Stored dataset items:
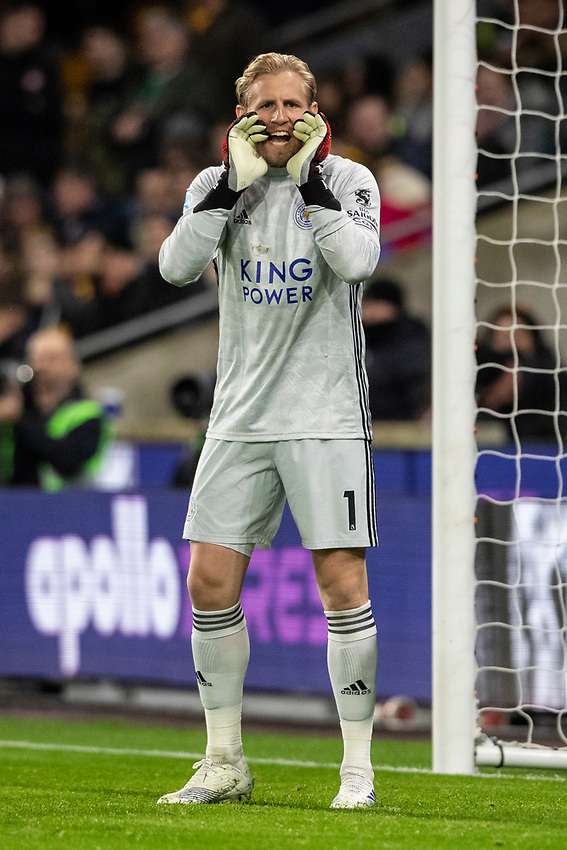 Leicester City's Kasper Schmeichel issues instructions <br /> <br /> Photographer Andrew Kearns/CameraSport<br /> <br /> The Premier League - Wolverhampton Wanderers v Leicester City - Friday 14th February 2020 - Molineux - Wolverhampton<br /> <br /> World Copyright © 2020 CameraSport. All rights reserved. 43 Linden Ave. Countesthorpe. Leicester. England. LE8 5PG - Tel: +44 (0) 116 277 4147 - admin@camerasport.com - www.camerasport.com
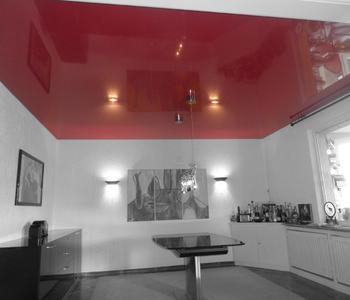 Потолок на кухне глянцевый бордовый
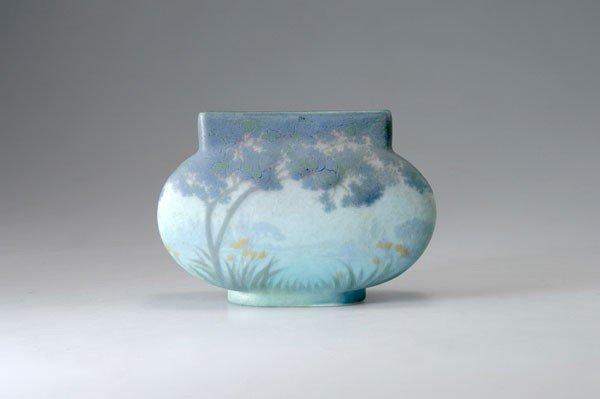 13: Amalric Walter, Nancy. Vase, circa 1910. H. 12 cm.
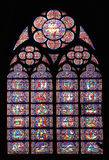 Berömd Notre Dame domkyrkamålat glass Royaltyfria Bilder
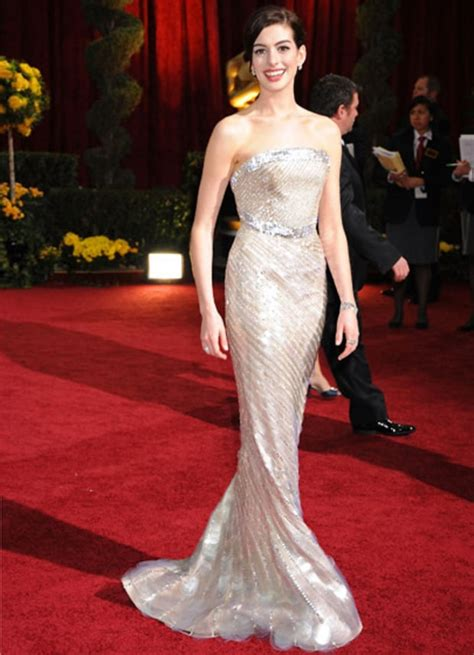 Best Hathaway Hathaway Oscars Best Dresses Of All Time Us Weekly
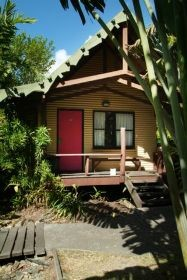 Magnum's Backpackers Bar - Lennox Head Accommodation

▶ **EXERCISE PROMPT**
Take the lines from the one holding "Berömd Notre Dame" through the final line of the records above and output them exactly, both ends included, excluding pictures.

▶ **RESULT FOR THIS EXERCISE**
 Berömd Notre Dame domkyrkamålat glass Royaltyfria Bilder
 Best Hathaway Hathaway Oscars Best Dresses Of All Time Us Weekly
 Magnum's Backpackers Bar - Lennox Head Accommodation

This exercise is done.